Saturday, August 29, 2015

Art



I remember when we went to the Louvre.

Strolling down a long hallway of Italian Renaissance.

Here was a viewer viewing.

There was a person looking with wonder.

Here a person, there a painting

Here a painting, there a person

Here and there along

the hallway.

Interesting.

Arriving at the end,

we entered a large room.

Over on the other side of the room:

maybe a hundred people

looking at one painting.

Go figure.

Mona Someone.

That's art for ya.



I read something the other day,

whether 'tis true or not I cannot say.

When the British were pulling out of India

they were upset, and they had gone

daft.

Some potentate gave the order to

destroy a sacred building, you know,

like blow it up.
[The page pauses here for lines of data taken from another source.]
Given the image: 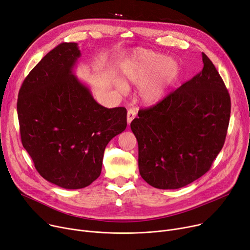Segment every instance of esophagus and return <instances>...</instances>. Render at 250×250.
Wrapping results in <instances>:
<instances>
[{"label":"esophagus","instance_id":"34e87169","mask_svg":"<svg viewBox=\"0 0 250 250\" xmlns=\"http://www.w3.org/2000/svg\"><path fill=\"white\" fill-rule=\"evenodd\" d=\"M136 114H137V112L135 109L130 108L127 110V115H126L127 116V124H130L131 121L136 118Z\"/></svg>","mask_w":250,"mask_h":250}]
</instances>
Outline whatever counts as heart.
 Wrapping results in <instances>:
<instances>
[{
	"label": "heart",
	"mask_w": 250,
	"mask_h": 250,
	"mask_svg": "<svg viewBox=\"0 0 250 250\" xmlns=\"http://www.w3.org/2000/svg\"><path fill=\"white\" fill-rule=\"evenodd\" d=\"M122 80L114 85L125 92L127 85H141L139 95L146 104H156L179 74L178 62L147 49H137L121 66Z\"/></svg>",
	"instance_id": "obj_1"
}]
</instances>
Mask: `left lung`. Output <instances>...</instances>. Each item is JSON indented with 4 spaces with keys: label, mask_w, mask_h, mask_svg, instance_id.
I'll list each match as a JSON object with an SVG mask.
<instances>
[{
    "label": "left lung",
    "mask_w": 250,
    "mask_h": 250,
    "mask_svg": "<svg viewBox=\"0 0 250 250\" xmlns=\"http://www.w3.org/2000/svg\"><path fill=\"white\" fill-rule=\"evenodd\" d=\"M157 104L139 110L130 128L142 178L158 189H179L207 173L223 147L231 102L212 61Z\"/></svg>",
    "instance_id": "obj_1"
}]
</instances>
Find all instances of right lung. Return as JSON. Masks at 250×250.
<instances>
[{
  "instance_id": "right-lung-1",
  "label": "right lung",
  "mask_w": 250,
  "mask_h": 250,
  "mask_svg": "<svg viewBox=\"0 0 250 250\" xmlns=\"http://www.w3.org/2000/svg\"><path fill=\"white\" fill-rule=\"evenodd\" d=\"M77 43H61L24 79L17 111L20 134L38 173L65 189L89 186L102 173L109 141L126 127L125 107L98 104L74 76Z\"/></svg>"
}]
</instances>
But

at the last minute, the Viceroy issued an order:

Don't do it.

So they didn't.

Tajma somethingorother.

That's art for ya.



Then there was the time some Brit

archeologist or whatever he was, took possession of

a Greek statue, a lovely lady she was,

or had been, back in the day.

Well this caryatid lady had five sisters

back in Athens, and she really

missed her sisters, so the Greeks tried to get her

back from the British Museum where she has been

imprisoned all these years, and still is but

The Brits won't let her go,

a captive Carytid.

That's art for ya.



Streamin' through some flix

on the Net

I stumbled upon a story about a

Woman in gold.

A precious portrait of this lady

was stolen by the Nazis when they were taking were over

the world, or so they thought,

and they had the pic hidden for a long long time but then

it was found.

The Nazis didn't own it any more, but a museum did and

they were not inclined to

give it back to

the rightful heirs.

But then a judge in America got it back for the family.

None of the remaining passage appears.